Start of Excerpted passage
Python Pandas: How to Filter Rows Using Pandas Chaining in Python
Method chaining is a programming style where multiple operations are applied to a DataFrame sequentially in a single expression, one after another. Instead of creating intermediate variables for each step, you chain methods together to produce clean, readable, and concise data transformations.
This guide demonstrates how to filter DataFrame rows using Pandas method chaining with various techniques - from simple value matching to complex multi-condition filtering - along with clear examples and outputs.
Creating a Sample DataFrame
Let's start with a sample DataFrame that we'll use throughout this guide:
import pandas as pd
data = pd.DataFrame({
"ID": [105, 102, 101, 106, 103, 104, 107],
"Name": [
"Ram Kumar", "Jack Wills", "Deepanshu Rustagi",
"Thomas James", "Jenny Advekar", "Yash Raj",
"Raman Dutt Mishra"
],
"Age": [40, 23, 20, 34, 18, 56, 35],
"Country": ["India", "Uk", "India", "Australia", "Uk", "India", "India"]
})
print(data)
Output:
ID Name Age Country
0 105 Ram Kumar 40 India
1 102 Jack Wills 23 Uk
2 101 Deepanshu Rustagi 20 India
3 106 Thomas James 34 Australia
4 103 Jenny Advekar 18 Uk
5 104 Yash Raj 56 India
6 107 Raman Dutt Mishra 35 India
Filtering by a Specific Value
Using .eq() for Exact Match
The .eq() method checks for equality and returns a boolean Series. When used inside bracket notation, it filters rows where the condition is True:
import pandas as pd
data = pd.DataFrame({
"ID": [105, 102, 101, 106, 103, 104, 107],
"Name": [
"Ram Kumar", "Jack Wills", "Deepanshu Rustagi",
"Thomas James", "Jenny Advekar", "Yash Raj",
"Raman Dutt Mishra"
],
"Age": [40, 23, 20, 34, 18, 56, 35],
"Country": ["India", "Uk", "India", "Australia", "Uk", "India", "India"]
})
# Filter rows where Country is "India"
result = data[data.Country.eq("India")]
print(result)
End of Excerpted passage
Start of Data shown
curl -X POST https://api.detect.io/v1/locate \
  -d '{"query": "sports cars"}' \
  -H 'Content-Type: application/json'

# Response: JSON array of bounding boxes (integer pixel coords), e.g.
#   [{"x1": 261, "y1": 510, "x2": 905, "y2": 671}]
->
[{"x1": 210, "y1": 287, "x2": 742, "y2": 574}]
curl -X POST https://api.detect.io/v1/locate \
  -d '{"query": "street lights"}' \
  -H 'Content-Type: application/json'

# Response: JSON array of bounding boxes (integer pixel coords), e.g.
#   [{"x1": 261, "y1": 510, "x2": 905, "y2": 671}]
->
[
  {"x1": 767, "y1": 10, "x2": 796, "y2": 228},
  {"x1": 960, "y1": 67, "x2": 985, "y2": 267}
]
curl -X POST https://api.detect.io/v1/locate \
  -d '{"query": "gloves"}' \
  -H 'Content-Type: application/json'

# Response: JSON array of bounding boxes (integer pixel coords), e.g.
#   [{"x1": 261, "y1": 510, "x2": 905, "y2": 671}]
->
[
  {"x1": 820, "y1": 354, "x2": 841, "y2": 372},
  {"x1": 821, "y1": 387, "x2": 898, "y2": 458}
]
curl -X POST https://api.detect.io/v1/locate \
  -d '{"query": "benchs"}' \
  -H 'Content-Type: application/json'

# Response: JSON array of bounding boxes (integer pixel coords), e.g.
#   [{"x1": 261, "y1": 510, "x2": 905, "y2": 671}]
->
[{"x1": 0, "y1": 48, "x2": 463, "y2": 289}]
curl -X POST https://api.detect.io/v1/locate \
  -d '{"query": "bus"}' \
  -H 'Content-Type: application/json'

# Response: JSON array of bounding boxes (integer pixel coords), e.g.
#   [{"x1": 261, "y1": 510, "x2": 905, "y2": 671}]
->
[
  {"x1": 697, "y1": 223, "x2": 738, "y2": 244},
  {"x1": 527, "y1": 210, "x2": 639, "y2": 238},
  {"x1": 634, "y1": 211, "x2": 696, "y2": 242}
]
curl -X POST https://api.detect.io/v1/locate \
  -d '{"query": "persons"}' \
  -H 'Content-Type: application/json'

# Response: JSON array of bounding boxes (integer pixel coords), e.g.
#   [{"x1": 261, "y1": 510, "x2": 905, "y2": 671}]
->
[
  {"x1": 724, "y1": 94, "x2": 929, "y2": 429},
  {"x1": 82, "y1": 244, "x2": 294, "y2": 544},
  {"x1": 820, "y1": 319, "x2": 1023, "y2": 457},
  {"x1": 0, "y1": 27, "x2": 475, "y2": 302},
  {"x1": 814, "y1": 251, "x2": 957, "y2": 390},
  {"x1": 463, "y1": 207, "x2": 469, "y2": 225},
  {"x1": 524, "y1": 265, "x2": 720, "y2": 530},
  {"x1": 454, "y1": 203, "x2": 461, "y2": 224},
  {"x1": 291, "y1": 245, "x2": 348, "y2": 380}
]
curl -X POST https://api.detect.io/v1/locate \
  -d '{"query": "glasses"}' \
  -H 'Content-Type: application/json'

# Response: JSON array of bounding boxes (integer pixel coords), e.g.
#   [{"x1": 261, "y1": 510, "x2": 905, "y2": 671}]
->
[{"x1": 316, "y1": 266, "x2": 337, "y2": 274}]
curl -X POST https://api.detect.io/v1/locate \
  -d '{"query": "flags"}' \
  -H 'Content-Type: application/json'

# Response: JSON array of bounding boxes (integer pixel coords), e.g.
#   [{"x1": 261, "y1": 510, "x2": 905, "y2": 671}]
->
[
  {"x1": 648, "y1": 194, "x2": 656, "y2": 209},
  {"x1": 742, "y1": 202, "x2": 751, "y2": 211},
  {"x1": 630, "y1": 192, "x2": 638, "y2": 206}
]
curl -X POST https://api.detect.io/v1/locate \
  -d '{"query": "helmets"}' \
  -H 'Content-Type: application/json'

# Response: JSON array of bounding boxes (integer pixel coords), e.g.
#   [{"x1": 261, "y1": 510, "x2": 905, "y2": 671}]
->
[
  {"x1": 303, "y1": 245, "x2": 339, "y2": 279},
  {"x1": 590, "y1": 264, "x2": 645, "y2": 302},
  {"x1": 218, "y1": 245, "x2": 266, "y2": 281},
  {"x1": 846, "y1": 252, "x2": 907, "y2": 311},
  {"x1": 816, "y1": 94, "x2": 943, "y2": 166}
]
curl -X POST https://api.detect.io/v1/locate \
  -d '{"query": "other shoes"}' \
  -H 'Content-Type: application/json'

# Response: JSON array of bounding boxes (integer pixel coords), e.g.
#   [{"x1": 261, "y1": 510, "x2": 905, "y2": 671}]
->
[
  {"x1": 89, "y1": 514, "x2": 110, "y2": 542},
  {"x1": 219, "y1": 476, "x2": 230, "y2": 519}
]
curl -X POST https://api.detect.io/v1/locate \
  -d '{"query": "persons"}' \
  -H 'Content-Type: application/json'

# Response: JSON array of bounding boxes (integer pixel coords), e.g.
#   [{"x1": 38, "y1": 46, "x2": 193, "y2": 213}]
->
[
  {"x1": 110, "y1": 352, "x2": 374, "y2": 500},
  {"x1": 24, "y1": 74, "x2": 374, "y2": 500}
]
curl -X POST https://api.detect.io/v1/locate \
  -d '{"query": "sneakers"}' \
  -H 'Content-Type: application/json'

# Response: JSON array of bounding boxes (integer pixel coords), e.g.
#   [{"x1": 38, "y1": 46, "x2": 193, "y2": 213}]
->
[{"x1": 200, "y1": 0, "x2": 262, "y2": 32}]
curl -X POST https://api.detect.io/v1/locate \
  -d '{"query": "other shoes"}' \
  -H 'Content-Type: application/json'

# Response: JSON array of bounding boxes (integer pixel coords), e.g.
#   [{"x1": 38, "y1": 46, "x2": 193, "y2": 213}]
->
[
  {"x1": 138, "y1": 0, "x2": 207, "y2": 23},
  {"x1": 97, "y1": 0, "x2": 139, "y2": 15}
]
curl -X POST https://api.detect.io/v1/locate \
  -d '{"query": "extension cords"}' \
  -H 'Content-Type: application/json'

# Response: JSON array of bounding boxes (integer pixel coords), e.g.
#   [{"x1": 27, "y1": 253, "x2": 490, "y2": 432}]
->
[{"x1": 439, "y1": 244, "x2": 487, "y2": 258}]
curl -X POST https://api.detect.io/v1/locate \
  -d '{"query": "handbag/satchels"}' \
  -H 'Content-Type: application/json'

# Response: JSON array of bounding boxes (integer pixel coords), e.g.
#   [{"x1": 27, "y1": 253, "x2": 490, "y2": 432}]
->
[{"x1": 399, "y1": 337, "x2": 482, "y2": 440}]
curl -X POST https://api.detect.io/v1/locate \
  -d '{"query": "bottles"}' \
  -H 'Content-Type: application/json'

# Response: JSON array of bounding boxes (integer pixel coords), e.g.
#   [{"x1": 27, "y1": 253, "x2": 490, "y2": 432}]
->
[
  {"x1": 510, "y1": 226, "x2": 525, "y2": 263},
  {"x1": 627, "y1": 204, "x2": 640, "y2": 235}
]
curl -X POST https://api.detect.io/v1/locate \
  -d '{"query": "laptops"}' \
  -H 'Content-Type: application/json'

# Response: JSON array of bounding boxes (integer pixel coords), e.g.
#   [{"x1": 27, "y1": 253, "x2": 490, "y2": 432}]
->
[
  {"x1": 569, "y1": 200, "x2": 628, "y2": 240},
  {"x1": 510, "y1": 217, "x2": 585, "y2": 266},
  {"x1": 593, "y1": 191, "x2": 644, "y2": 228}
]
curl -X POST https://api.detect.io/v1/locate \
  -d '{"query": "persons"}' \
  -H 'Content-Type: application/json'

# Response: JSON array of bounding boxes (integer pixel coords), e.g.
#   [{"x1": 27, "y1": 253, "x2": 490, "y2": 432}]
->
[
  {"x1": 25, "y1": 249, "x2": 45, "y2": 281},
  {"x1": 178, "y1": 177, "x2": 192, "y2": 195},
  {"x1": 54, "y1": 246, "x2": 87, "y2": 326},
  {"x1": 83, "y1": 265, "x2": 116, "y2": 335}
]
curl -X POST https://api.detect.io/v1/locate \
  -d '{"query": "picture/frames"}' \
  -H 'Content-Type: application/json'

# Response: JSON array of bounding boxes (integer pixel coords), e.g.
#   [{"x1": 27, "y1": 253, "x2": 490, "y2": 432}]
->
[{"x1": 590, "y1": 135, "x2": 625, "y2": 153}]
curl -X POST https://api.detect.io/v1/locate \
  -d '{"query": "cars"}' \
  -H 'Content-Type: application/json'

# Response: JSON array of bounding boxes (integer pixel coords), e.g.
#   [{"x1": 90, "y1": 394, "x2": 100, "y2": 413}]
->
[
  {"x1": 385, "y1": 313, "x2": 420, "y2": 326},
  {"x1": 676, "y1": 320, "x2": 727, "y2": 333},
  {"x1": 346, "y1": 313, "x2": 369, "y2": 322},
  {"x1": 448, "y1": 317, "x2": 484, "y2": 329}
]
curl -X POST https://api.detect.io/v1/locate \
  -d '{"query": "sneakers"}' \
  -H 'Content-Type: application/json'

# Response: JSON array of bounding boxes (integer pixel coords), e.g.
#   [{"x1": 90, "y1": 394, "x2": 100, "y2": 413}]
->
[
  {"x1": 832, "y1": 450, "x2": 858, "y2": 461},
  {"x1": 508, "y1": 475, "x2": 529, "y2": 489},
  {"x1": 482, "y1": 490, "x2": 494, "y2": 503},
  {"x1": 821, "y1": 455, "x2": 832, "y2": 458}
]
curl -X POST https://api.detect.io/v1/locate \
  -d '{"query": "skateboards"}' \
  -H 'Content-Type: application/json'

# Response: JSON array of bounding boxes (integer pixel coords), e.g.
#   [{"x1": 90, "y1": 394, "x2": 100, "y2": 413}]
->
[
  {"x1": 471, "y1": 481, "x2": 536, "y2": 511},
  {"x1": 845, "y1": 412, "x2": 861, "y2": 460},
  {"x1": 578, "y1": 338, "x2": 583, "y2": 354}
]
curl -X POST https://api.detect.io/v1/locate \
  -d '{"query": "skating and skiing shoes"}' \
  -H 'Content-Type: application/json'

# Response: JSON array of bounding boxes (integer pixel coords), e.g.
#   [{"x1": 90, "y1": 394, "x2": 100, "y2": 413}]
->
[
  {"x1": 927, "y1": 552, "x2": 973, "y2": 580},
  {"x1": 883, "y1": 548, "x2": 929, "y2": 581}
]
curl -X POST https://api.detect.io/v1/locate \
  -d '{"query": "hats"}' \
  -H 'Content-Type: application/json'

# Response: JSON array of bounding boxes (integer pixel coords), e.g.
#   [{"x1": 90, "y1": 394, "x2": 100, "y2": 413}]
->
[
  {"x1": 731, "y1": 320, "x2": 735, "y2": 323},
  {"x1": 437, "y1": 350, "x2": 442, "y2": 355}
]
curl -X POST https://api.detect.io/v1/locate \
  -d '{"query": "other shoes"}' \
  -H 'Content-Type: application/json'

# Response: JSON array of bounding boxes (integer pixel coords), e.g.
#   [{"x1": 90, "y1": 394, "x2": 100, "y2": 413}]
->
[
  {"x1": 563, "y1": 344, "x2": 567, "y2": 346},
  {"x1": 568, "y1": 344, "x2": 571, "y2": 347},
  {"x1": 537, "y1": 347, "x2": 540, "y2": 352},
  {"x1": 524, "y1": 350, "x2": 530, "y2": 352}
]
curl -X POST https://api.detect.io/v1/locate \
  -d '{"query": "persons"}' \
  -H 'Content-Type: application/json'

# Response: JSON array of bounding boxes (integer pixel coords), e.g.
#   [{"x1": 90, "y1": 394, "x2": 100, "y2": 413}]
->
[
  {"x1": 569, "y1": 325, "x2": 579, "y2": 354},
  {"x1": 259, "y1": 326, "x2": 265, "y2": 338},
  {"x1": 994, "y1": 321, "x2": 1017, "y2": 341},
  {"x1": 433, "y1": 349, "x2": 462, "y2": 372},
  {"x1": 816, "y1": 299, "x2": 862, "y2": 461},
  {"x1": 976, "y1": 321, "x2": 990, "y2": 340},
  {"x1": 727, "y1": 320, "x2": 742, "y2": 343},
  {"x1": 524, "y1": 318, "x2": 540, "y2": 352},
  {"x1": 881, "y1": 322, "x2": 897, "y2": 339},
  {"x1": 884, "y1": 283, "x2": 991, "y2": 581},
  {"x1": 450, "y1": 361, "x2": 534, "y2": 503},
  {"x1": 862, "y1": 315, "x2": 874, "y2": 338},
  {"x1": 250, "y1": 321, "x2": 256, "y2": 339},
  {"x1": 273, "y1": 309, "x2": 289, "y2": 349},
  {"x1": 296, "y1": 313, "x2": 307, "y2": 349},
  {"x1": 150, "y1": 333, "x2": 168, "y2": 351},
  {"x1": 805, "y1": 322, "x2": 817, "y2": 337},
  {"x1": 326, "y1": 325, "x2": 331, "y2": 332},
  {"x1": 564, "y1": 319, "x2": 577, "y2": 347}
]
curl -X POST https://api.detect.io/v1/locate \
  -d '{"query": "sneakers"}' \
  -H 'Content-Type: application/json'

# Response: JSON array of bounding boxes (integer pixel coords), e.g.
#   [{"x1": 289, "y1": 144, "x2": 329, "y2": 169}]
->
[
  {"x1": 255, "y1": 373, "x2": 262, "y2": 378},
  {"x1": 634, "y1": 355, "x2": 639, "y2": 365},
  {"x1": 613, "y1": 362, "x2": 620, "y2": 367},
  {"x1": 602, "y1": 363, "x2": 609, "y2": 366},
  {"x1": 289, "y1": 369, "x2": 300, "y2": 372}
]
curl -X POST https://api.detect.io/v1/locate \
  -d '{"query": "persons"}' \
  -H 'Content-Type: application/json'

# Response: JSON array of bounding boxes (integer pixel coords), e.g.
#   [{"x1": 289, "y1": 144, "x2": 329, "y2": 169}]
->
End of Data shown
### Task set:
(1) In the pandas filtering guide, what kind of result does the .eq() method return?
(2) Extend the pandas filtering guide, picking up right after its last line.

### Expected results:
(1) A boolean Series.

(2)
Output:
ID Name Age Country
0 105 Ram Kumar 40 India
2 101 Deepanshu Rustagi 20 India
5 104 Yash Raj 56 India
6 107 Raman Dutt Mishra 35 India
Using .pipe() for Chainable Filtering
The .pipe() method passes the entire DataFrame to a function, enabling custom filtering logic within a chain:
import pandas as pd
data = pd.DataFrame({
"ID": [105, 102, 101, 106, 103, 104, 107],
"Name": [
"Ram Kumar", "Jack Wills", "Deepanshu Rustagi",
"Thomas James", "Jenny Advekar", "Yash Raj",
"Raman Dutt Mishra"
],
"Age": [40, 23, 20, 34, 18, 56, 35],
"Country": ["India", "Uk", "India", "Australia", "Uk", "India", "India"]
})
# Filter using pipe: chainable and reusable
result = (
data
.pipe(lambda df: df[df["Country"] == "India"])
)
print(result)
Output:
ID Name Age Country
0 105 Ram Kumar 40 India
2 101 Deepanshu Rustagi 20 India
5 104 Yash Raj 56 India
6 107 Raman Dutt Mishra 35 India
.pipe() is especially powerful when you define reusable filter functions:
import pandas as pd
data = pd.DataFrame({
"ID": [105, 102, 101, 106, 103, 104, 107],
"Name": [
"Ram Kumar", "Jack Wills", "Deepanshu Rustagi",
"Thomas James", "Jenny Advekar", "Yash Raj",
"Raman Dutt Mishra"
],
"Age": [40, 23, 20, 34, 18, 56, 35],
"Country": ["India", "Uk", "India", "Australia", "Uk", "India", "India"]
})
def filter_by_country(df, country):
return df[df["Country"] == country]
result = data.pipe(filter_by_country, "Uk")
print(result)
Output:
ID Name Age Country
1 102 Jack Wills 23 Uk
4 103 Jenny Advekar 18 Uk
Filtering by Numeric Conditions
Using Boolean Indexing
The most straightforward approach - apply a comparison directly:
import pandas as pd
data = pd.DataFrame({
"ID": [105, 102, 101, 106, 103, 104, 107],
"Name": [
"Ram Kumar", "Jack Wills", "Deepanshu Rustagi",
"Thomas James", "Jenny Advekar", "Yash Raj",
"Raman Dutt Mishra"
],
"Age": [40, 23, 20, 34, 18, 56, 35],
"Country": ["India", "Uk", "India", "Australia", "Uk", "India", "India"]
})
# Filter rows where Age is less than 30
result = data[data.Age < 30]
print(result)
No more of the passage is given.